Publicado às 11h45
Folha de SP
O mundo da ópera não é dos mais confortáveis para minorias. As mulheres são geralmente as mais maltratadas, mas racismo e bulliyng não são incomuns. A ópera “A Flauta Mágica”, obra-prima de Mozart que tem uma das árias mais conhecidas do repertório lírico, consegue juntar tudo isso em suas duas horas e meia.
Pois quem for assistir à montagem da Associação Coral de São Paulo, que estreia neste sábado (10), no Teatro Bradesco, vai encontrar uma versão mais politicamente correta da obra, que, vale lembrar, foi composta em 1791.
Há pelo menos três passagens críticas. Uma delas é o dueto entre a mocinha Tamina, filha da Rainha da Noite, e Papageno, um passarinheiro que sonha em encontrar uma namorada. Tamina está apaixonada por Pamino, príncipe encarregado pela Rainha da Noite de resgatar sua filha, usando truques mágicos, das mãos de Sarastro, líder e sacerdote de uma ordem secreta.
“Claro que Mozart não está frisando que o amor tem que ser entre uma mulher e um homem, mas que a coisa mais sublime que existe é o amor entre duas pessoas”, diz o maestro Luciano Camargo, diretor artístico e presidente da associação. “Percebemos que poderíamos colocar também ‘mann und mann’ e ‘weib und weib’ sem nenhuma implicação musical.”
Para o regente, manter a frase inalterada é que deturparia o contexto da obra. A solução aqui foi das mais simples: em alemão, língua em que a ópera é cantada, homem e mulher têm apenas uma sílaba (mann e weib, respectivamente), então bastou trocá-las de lugar. “Ou seja, a gente muda para ficar o mesmo”, diz o regente.

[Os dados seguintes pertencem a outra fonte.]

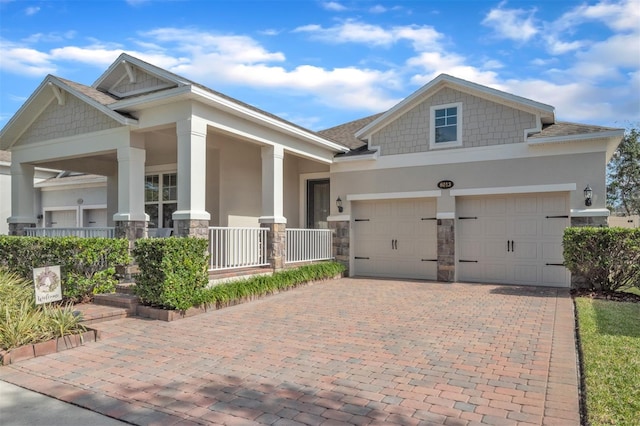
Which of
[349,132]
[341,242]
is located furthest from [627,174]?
[341,242]

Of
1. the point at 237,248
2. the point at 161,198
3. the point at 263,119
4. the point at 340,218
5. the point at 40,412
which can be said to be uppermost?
the point at 263,119

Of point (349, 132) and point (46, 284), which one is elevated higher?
point (349, 132)

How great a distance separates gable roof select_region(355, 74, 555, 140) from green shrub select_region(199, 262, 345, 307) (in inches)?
165

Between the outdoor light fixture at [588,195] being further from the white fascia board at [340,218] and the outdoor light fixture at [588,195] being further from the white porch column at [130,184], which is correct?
the white porch column at [130,184]

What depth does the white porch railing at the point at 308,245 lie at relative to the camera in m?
11.2

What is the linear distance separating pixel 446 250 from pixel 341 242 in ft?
10.2

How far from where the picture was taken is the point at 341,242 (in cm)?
1284

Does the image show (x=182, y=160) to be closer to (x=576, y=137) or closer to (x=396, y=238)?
(x=396, y=238)

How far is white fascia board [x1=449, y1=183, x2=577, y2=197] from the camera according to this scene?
33.3 feet

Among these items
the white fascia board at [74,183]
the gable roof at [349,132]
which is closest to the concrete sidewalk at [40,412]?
the gable roof at [349,132]

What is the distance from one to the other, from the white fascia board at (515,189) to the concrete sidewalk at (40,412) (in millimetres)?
9764

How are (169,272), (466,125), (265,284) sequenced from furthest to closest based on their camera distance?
(466,125)
(265,284)
(169,272)

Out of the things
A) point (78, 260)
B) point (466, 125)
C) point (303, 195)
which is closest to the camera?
point (78, 260)

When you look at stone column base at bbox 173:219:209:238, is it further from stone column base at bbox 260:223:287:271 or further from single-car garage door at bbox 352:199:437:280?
single-car garage door at bbox 352:199:437:280
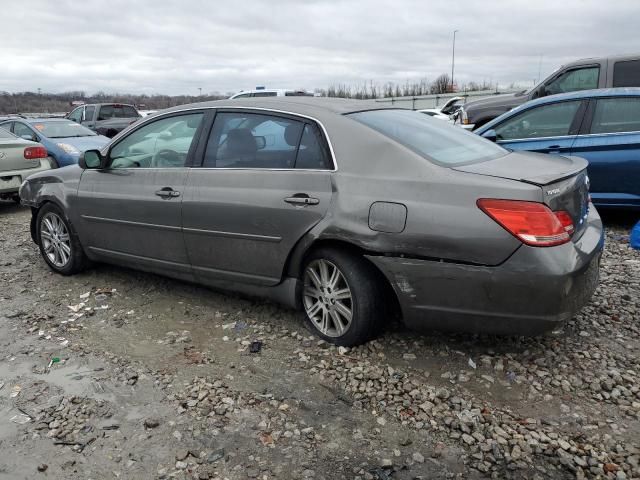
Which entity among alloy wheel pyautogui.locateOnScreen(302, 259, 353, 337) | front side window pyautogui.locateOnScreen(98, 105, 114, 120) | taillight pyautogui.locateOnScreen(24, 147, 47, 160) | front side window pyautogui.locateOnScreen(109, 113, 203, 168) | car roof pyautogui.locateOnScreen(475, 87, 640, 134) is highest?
front side window pyautogui.locateOnScreen(98, 105, 114, 120)

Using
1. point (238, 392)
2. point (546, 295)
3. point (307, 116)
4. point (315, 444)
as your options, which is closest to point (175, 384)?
point (238, 392)

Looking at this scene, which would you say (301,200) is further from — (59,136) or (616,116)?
(59,136)

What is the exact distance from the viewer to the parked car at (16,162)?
8.33 m

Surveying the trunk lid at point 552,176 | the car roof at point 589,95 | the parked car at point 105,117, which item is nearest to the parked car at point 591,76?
the car roof at point 589,95

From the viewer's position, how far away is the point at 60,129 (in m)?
11.3

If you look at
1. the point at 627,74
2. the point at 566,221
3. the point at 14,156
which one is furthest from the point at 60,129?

Na cena em que os sacerdotes de Sarastro alertam Tamino e o Papageno sobre os perigos das “armadilhas femininas”, a alteração foi mais incisiva: “Weibertüken” virou “Bösertüken”, ou “armadilhas do mal”. Segundo Camargo, quando o Rodolfo García Vázquez, diretor cênico do espetáculo, leu o texto, falou que era “um desrespeito muito grande com qualquer mulher”.
Uma saída seria perverter o sentido do discurso, alterando-o para um registro irônico, mas isso seria uma “perversão da própria música”, de acordo com o regente.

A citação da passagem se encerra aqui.